Researchers at Fysikum have theoretically investigated the light activated hydrogen abstraction reaction of pyrrole in an optical nano cavity. The electronic excitation of pyrrole with UV light triggers the hydrogen detachment reaction along the NH bond. Their latest paper investigates how strong light-matter coupling of a tightly confined electromagnetic mode can be used to steer this reaction. The results suggest that the cavity can hugely influence the reaction efficiency and open up alternative reaction pathways.
The principle of strong coupling with confined light fields has been proposed five decades ago by Jaynes and Cummings. It has been successfully applied to atomic systems ever-since and resulted in a Nobel prize for Serge Haroche in 2012. Approximately around
the same time a team from France Thomas Ebbesen demonstrated that optical nano-cavitiescan modify the photo-chemistry of molecules opening up a new research area. The strong light-matter coupling greatly mixes the electronic degrees of freedom with the vibrational
modes and the photon mode to form hybrid field-matter states called polaritons. The manipulation of molecular potential energy surfaces by means of optical cavities is intriguing and opens up new ways of thinking about manipulating chemical reactions on a atomic level.

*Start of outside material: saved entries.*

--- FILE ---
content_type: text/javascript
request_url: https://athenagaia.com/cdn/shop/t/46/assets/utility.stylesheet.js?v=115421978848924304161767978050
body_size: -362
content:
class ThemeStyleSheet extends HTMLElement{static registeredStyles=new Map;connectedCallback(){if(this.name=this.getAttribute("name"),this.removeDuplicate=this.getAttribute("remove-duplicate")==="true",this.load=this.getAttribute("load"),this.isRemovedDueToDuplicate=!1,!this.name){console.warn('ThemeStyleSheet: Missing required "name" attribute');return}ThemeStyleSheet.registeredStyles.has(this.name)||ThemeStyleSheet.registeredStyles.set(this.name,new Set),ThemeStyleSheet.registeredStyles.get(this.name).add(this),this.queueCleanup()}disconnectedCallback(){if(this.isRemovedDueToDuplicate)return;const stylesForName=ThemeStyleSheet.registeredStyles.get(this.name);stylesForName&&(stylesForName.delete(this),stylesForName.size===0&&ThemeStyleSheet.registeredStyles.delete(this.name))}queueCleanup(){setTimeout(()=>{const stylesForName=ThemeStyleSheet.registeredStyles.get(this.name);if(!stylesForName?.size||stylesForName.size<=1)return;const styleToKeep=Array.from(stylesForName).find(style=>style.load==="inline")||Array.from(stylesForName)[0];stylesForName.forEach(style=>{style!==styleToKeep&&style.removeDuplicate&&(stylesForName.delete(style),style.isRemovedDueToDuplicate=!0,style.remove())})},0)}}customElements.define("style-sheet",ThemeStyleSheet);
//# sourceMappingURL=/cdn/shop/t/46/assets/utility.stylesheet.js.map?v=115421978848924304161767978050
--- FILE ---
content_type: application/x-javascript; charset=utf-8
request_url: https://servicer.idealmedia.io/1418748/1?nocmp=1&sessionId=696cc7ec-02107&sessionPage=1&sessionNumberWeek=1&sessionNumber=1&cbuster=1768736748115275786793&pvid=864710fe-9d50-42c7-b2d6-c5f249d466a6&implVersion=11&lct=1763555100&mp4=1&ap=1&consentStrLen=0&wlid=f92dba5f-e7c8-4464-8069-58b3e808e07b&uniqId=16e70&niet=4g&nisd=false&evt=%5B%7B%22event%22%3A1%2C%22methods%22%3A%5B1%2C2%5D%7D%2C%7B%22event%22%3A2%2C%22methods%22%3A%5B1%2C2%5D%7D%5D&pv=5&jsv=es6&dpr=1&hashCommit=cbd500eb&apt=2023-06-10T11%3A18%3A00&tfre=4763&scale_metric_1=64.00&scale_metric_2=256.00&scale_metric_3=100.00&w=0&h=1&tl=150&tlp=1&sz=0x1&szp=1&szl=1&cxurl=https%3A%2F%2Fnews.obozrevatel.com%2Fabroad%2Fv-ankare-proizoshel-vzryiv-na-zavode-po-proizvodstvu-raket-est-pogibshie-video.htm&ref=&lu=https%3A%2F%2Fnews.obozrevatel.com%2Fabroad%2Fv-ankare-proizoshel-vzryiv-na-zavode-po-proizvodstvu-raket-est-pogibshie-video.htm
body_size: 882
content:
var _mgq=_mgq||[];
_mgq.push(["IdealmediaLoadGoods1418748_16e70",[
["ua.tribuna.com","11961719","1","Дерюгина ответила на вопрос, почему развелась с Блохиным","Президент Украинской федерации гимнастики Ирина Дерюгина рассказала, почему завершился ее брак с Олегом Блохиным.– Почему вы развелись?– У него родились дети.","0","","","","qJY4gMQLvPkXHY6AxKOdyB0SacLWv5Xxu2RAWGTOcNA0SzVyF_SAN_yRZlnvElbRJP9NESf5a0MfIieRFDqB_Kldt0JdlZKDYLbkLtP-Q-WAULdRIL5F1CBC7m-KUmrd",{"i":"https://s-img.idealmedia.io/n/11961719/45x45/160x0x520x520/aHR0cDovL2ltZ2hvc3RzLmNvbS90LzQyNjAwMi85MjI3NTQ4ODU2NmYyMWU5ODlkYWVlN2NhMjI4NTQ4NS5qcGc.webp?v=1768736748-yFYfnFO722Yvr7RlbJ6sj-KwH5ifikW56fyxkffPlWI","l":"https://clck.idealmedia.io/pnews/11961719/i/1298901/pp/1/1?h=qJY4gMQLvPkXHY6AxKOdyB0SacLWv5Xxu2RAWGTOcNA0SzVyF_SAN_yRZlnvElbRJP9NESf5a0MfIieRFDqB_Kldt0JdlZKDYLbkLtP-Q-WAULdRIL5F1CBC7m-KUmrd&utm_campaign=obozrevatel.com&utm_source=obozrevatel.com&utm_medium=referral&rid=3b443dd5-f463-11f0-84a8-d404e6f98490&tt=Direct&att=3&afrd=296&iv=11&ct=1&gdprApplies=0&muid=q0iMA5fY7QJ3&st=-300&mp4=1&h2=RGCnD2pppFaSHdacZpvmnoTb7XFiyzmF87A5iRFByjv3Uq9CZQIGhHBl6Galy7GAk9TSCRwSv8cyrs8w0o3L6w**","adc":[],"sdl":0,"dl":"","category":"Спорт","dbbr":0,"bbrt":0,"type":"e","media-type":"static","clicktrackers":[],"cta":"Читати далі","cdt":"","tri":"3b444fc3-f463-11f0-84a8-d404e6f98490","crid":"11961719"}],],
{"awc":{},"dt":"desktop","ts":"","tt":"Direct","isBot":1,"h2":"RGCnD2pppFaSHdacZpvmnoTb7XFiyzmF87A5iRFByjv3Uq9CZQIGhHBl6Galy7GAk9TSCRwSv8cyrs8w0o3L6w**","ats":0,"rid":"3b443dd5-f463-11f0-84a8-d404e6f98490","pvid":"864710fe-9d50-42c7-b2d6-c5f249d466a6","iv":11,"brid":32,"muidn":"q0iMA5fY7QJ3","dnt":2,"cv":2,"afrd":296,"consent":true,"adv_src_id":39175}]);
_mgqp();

The investigated reaction in pyrrole is a good model system to understand how nano-cavities may be used to control more complex photo-chemical reactions. In the natural photo dissociation process, the molecule experiences a so-called conical intersection, which acts like a
funnel for the excitation. Pyrrole on the excited state dissociates completely within 200 fs. The main question that M. Gudem and M. Kowalewski have investigated is, if this photo reaction can be altered using the virtual photons from the light field. The strong light-matter couplings generated by the optical cavity create additional conical intersections along with the intrinsic CI in pyrrole. By varying the cavity frequency and the field strength, the dissociation barrier and the energy gap at the newly formed conical intersection can be modified. Consequently, the photolysis reaction dynamics of pyrrole can be manipulated. Depending on the cavity parameters, the hydrogen elimination reaction can either be accelerated to the lifetime of 10 fs
or suppressed to the lifetime of 1.5 ps.